I doubt any child remembers their youth as being perfect (because parents are human, and WE, are human). But lately I've wondered, how will they remember me? Pierson is my sensitive soul. If I raise my voice even a smidge, he winces and closes his eyes. I didn't lay a finger ON him, yet somehow his heart is shattered and his feelings are in disarray all over the ground. And then there's his sister, who I for the life of me and honest to God, cannot figure out. She can be so head strong and so TOUGH, and most days it doesn't feel as if anything I say or do affects her whatsoever. Can you guess what that translates to for me...? 

Anger. 

A LOT of anger. I often feel that my life is a permanent profession of redirecting and saying phrases like, "Please stop. DON'T do that. You NEED to listen. You need to go to time out. Okay, I'm done. NO!" And then I remind myself--I am currently teaching kindergarten through fifth grades AND I have a four and a five year old at home. Oh, hello! 

But this really isn't about her--or him. It's about moms. And the fact that I think there are a LOT of you who are scared of being bad at your job. But the truth is, you aren't.
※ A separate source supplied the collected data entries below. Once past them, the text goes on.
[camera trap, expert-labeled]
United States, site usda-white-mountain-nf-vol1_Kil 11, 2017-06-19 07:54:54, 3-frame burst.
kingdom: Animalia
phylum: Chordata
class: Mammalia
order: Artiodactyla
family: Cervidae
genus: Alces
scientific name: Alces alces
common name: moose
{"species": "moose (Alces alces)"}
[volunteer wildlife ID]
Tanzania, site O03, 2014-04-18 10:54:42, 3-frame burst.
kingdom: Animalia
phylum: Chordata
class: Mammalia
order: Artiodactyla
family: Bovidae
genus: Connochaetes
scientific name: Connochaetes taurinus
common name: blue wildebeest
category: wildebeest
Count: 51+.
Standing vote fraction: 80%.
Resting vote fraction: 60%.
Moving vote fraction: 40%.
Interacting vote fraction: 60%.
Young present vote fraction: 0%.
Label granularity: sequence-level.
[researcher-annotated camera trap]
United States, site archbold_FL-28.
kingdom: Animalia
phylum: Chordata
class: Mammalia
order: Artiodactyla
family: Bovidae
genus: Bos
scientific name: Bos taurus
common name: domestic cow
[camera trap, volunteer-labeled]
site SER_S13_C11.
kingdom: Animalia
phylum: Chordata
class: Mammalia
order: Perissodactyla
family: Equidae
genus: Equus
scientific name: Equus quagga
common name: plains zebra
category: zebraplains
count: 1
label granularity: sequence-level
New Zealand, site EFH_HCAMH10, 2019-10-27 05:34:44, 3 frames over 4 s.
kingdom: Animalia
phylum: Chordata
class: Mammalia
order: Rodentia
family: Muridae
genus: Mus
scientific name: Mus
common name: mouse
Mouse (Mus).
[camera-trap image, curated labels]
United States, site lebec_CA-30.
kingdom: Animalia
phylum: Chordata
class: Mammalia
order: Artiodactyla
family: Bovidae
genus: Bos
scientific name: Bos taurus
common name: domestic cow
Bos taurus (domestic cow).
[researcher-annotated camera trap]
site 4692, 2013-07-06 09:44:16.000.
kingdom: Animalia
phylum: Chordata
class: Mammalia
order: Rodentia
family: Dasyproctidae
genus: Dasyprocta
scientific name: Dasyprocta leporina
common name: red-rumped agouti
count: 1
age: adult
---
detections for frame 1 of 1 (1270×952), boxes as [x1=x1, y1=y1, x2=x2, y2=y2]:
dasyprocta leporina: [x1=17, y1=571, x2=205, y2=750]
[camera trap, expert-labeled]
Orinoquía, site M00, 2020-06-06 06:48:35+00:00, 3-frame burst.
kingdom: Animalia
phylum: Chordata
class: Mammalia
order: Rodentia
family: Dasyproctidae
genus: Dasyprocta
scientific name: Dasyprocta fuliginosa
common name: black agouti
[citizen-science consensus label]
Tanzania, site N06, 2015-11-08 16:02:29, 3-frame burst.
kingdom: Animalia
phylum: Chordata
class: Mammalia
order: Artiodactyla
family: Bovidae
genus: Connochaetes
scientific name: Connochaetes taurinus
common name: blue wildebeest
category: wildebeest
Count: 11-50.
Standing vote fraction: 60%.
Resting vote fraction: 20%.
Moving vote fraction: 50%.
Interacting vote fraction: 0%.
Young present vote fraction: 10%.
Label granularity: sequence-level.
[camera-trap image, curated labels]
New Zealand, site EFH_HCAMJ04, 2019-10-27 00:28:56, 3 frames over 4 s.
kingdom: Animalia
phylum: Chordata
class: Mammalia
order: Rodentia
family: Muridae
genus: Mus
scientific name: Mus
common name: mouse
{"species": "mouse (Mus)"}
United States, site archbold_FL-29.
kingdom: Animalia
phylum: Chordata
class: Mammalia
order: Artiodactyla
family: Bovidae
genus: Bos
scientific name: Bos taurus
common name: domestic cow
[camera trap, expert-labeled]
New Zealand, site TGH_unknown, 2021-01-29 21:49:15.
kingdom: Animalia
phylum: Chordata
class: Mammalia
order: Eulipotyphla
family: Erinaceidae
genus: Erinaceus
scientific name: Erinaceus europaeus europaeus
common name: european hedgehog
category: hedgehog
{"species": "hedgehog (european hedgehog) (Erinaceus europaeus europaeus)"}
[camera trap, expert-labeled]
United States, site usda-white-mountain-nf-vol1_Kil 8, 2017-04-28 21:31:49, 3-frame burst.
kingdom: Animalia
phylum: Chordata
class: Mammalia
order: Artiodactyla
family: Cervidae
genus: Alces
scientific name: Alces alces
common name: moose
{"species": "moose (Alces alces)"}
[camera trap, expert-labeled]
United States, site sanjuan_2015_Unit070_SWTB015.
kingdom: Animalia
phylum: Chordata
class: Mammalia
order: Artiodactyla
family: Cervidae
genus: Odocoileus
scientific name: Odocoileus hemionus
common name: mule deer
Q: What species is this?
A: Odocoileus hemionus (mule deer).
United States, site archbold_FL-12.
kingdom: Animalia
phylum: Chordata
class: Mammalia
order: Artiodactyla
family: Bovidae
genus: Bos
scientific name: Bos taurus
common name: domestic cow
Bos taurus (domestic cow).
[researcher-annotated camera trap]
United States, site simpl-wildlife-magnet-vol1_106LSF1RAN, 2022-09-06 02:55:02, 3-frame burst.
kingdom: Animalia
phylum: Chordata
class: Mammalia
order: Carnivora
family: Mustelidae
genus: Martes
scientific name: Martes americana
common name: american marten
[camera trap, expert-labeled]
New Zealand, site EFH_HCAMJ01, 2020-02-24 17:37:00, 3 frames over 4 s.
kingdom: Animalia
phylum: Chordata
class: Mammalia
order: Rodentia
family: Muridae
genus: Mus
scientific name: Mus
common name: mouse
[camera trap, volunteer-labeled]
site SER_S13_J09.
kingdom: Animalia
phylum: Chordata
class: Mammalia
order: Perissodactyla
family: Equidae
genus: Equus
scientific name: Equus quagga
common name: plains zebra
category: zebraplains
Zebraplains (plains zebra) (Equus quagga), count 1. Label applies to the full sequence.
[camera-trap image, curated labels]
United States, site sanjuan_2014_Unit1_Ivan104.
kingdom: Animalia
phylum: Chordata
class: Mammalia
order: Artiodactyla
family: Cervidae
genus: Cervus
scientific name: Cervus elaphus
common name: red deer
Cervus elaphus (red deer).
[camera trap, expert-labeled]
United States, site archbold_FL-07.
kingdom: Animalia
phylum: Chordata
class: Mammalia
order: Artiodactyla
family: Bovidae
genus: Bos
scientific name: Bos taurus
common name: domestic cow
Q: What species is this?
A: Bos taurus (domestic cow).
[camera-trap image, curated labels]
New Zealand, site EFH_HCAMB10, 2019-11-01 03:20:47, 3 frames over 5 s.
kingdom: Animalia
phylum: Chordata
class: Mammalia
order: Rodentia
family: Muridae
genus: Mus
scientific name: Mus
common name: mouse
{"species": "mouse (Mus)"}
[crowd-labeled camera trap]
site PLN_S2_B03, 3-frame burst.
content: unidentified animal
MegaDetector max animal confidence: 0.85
I just bought Jen Hatmaker's newest book, "Of Mess and Moxie," and it arrived at THE perfect time. She said this, which I just loved: 

"Friends...I believe we can take a handful of things quite seriously as parents and take the rest less seriously, and it is all going to be okay. You are doing an amazing job. Your children know that they are loved and have felt it all these years deeply, intrinsically. If we get seven out of ten things mostly right as moms, we are winning the majority, and the majority wins the race." (Pg 17). 

It's actually taken me over a month to finish this post, because guess what, today we just set up our CHRISTMAS TREE. No, Thanksgiving hasn't even passed, but I'm a blogger and our family LOVES Christmas so yeah, we're way early. But the truth is, this fear of mine hasn't changed. I think it was ingrained in me before my son ever entered this world and I'm not certain that it will ever go away. But maybe it's okay to be a little scared. Maybe it's okay that we STRIVE for goodness--that we don't give up, that we keep going, that we keep praying, and disciplining, and hugging, and crying. 

Maybe it's okay that we want to be good moms. And maybe it's okay that sometimes we are scared.